Hi there,
i am currently facing the following problem: i want to minimize the L1-norm (sum of distances between my datapoints and a streight line). Therefore i wrote the following lines which just worked fine for my random data:
cvx_setup;
a = .9;
x = sort(4*(rand(25,1)-.5));
b = a*x + .1*randn(size(x));
cvx_begin;
variable aL1;
minimize( sum(abs(aL1*x-b)) );
cvx_end;
figure;
plot(x,b,'.','color','b');
hold on;
xgrid = -2:0.1:2;
plot(xgrid, xgrid*aL1);
title('L1 Norm')
However when i offset my data by a constant "b" the optimization does not fit.
cvx_setup;
a = .9;
x = sort(4*(rand(25,1)-.5));
b = a*x + .1*randn(size(x));
b = b+10;
cvx_begin;
variable aL1;
minimize( sum(abs(aL1*x-b)) );
cvx_end;
figure;
plot(x,b,'.','color','b');
hold on;
xgrid = -2:0.1:2;
plot(xgrid, xgrid*aL1);
title('L1 Norm')
Can anybody describe me how to tune my code to fit the optimal streight regarding an constant axis offset? Setting the first datapoint to zero is not working at all, because the optimization is currently only regarding a slope and no axis offset. Thus the first point would be part of the axis...
Thanks!
::::::::
■ **Work instruction**: Rewrite the forum post starting at "Can anybody describe" and ending at "of the axis...", changing "axis offset" to "intercept". The data after this point stands apart from the forum post.

■ **Dataset extract**:
::::::::
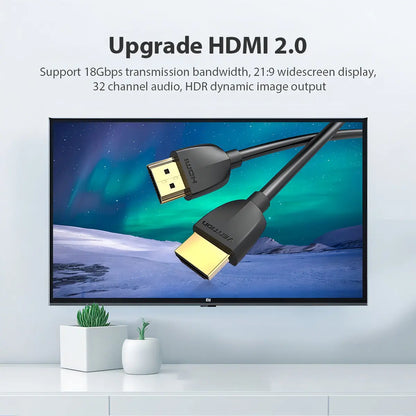 Cable Hdmi 2,0 Certificado Ultra Liviano 4k Hdr 1 Mt Vention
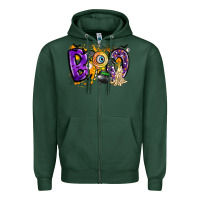 Sports Green boo Zipper Hoodie - CowhideDigitalArt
::::::::
■ **Result for this task**:
Can anybody describe me how to tune my code to fit the optimal streight regarding an constant intercept? Setting the first datapoint to zero is not working at all, because the optimization is currently only regarding a slope and no intercept. Thus the first point would be part of the axis...